Prove x = y if $x | y^2$ and $y^2 | x^3$ and $x^3 | y^4$ ...

Question

So, I'm having trouble doing this certain problem. As the title suggests I should prove that if this holds:

$$x | y^2 $$ $$y^2 | x^3$$ $$x^3 | y^4$$ $$...$$

Than for each natural x and y, x is equal to y. I've tried writing the numbers x and y in form of:

$$x = p_1^{\alpha_1} + p_2^{\alpha_2} + ... + a_n^{\alpha_n}$$ $$y = P_1^{\beta_1} + p_2^{\beta_2} + ... + p_n^{\beta_n}$$

Now when I try to express the given equations in this form I get:

$$x \le y^2 \le x^3 \le y^4$$ Which for each $i$ yields:

$$\alpha_i \le 2\beta_i \le 3\alpha_i \le 4\beta_i ...$$

I was now wondering what to do next to prove it.
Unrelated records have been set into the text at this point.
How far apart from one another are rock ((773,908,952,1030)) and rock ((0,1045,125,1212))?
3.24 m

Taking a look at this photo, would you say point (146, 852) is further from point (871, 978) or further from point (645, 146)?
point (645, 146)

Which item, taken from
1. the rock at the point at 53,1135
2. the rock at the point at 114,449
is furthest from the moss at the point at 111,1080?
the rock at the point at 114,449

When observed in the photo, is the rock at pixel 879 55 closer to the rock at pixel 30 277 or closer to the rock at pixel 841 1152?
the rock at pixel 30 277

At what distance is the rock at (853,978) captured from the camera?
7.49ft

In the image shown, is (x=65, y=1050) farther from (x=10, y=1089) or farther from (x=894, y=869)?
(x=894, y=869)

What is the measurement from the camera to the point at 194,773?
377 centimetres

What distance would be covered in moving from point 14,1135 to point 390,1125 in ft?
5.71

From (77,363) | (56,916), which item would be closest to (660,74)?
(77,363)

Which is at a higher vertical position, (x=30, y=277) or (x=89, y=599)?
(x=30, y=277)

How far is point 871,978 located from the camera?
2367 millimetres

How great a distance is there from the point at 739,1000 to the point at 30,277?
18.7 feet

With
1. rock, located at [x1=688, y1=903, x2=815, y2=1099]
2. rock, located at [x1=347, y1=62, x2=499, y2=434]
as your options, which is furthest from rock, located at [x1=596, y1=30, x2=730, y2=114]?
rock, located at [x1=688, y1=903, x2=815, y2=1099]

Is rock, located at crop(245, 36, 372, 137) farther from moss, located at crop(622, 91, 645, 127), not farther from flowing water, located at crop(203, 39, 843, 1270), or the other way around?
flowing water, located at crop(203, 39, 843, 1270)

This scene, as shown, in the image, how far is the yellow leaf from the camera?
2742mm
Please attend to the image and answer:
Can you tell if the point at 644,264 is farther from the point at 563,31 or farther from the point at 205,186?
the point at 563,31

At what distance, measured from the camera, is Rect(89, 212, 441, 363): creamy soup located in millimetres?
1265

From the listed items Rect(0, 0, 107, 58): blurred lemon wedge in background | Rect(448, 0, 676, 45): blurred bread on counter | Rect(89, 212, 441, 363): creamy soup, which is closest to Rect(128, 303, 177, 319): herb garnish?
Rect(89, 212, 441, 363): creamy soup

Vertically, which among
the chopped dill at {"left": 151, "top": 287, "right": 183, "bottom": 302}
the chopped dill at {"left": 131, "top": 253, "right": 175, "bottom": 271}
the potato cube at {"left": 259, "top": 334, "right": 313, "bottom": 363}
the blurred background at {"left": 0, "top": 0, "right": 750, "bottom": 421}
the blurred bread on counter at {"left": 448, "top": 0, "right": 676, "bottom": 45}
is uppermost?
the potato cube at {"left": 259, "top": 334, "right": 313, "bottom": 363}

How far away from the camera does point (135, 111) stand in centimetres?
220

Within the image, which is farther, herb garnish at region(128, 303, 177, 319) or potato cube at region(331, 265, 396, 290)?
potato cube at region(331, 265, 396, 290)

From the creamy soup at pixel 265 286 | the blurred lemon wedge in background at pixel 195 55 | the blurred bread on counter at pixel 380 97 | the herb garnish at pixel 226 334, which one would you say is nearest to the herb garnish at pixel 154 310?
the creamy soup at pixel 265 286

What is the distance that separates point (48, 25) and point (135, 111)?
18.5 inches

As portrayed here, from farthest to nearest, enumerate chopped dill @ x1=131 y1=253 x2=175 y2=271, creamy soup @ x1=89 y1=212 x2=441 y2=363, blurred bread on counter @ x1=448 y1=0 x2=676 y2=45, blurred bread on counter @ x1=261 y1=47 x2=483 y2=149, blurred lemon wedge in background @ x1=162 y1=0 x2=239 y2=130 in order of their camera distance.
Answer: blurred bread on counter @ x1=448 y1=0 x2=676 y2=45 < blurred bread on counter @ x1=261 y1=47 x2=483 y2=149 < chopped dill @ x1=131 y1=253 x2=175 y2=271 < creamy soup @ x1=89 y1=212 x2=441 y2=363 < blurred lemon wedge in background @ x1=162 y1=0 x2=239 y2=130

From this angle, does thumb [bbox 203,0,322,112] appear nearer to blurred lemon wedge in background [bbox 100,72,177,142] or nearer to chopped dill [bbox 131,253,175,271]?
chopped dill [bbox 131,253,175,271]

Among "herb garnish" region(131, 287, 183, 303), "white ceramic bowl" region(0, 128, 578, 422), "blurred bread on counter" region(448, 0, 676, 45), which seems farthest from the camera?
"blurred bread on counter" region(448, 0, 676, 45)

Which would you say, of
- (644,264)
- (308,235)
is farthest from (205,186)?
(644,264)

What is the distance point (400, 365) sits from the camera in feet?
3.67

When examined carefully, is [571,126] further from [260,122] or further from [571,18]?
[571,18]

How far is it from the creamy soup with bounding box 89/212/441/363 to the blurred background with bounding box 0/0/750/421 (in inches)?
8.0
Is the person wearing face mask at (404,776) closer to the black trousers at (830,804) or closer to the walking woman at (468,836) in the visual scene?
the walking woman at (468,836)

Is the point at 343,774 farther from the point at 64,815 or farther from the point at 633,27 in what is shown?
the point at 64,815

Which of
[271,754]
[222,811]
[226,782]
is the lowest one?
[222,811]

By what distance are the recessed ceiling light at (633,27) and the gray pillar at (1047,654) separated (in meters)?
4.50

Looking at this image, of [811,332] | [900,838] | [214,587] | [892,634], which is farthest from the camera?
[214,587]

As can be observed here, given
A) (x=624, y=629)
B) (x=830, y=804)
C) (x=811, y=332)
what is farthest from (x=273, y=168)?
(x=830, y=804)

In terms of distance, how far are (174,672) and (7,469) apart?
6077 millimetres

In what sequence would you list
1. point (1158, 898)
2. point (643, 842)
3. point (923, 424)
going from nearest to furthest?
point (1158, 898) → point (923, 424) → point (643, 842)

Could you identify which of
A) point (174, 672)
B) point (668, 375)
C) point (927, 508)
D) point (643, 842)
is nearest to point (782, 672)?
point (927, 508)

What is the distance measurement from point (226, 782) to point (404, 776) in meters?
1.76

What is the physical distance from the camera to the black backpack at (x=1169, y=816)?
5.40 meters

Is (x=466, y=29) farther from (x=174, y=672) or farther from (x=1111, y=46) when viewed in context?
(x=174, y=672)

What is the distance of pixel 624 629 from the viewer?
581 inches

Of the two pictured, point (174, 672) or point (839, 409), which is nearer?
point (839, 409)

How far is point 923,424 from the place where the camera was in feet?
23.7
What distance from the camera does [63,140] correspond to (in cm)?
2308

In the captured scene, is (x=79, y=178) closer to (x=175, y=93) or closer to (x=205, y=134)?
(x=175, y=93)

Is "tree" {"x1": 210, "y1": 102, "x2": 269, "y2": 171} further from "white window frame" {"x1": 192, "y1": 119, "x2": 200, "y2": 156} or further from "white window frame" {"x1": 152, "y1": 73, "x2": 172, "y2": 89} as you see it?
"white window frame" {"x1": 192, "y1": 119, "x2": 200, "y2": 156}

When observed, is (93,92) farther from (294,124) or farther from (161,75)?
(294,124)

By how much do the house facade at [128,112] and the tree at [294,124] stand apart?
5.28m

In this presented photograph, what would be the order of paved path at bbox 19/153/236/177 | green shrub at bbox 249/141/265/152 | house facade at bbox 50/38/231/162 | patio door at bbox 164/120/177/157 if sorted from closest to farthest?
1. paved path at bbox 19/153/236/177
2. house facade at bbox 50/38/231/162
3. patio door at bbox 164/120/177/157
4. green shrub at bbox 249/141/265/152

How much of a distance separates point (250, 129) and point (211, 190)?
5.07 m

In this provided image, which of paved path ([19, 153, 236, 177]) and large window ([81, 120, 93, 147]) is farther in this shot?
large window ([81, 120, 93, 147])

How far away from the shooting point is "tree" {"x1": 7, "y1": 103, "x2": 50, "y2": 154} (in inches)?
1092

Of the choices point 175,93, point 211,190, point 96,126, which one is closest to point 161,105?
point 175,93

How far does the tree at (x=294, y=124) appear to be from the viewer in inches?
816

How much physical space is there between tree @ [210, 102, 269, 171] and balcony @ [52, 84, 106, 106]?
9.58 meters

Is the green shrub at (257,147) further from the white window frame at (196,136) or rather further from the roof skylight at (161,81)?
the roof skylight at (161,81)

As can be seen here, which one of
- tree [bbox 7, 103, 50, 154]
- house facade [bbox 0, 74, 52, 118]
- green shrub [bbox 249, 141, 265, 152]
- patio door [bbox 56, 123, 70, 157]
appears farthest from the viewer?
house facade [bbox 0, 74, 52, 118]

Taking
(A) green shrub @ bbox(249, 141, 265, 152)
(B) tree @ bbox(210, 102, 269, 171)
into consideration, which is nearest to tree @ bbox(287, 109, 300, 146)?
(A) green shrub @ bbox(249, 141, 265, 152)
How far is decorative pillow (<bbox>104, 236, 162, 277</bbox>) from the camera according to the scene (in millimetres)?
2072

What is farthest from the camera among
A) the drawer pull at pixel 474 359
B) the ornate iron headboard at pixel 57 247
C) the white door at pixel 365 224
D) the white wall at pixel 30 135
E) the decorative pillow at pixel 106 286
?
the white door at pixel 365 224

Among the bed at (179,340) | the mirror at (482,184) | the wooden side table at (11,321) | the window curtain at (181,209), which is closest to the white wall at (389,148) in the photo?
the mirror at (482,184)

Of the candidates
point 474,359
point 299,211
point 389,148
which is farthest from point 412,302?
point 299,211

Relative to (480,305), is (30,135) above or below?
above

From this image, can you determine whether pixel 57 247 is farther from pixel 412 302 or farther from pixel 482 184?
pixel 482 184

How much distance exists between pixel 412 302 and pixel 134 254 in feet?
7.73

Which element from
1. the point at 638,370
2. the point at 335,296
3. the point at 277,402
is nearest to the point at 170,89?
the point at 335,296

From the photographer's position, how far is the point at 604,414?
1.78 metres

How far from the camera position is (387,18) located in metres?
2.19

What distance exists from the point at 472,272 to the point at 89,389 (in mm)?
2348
Thanks.

Answer 1

It suffice to prove $\nu_p(x) = \nu_p(y)$ for all prime $p$.

We have the following $\nu_p$ information for any prime $p$ and positive integer $k$,

$(2k+1)\nu_p(x) \le (2k+2) \nu_p(y)$ and $(2k+2) \nu_p(y) \le (2k+3)\nu_p(x)$.

Which implies $\frac{2k+1}{2k+2}\nu_p(x)\leq \nu_p(y)\leq \frac{2k+3}{2k+2}\nu_p(x)$.

This implies $|\nu_p(x) - \nu_p(y)|$ is $0$, and so $\nu_p(x) = \nu_p(y)$ as desired.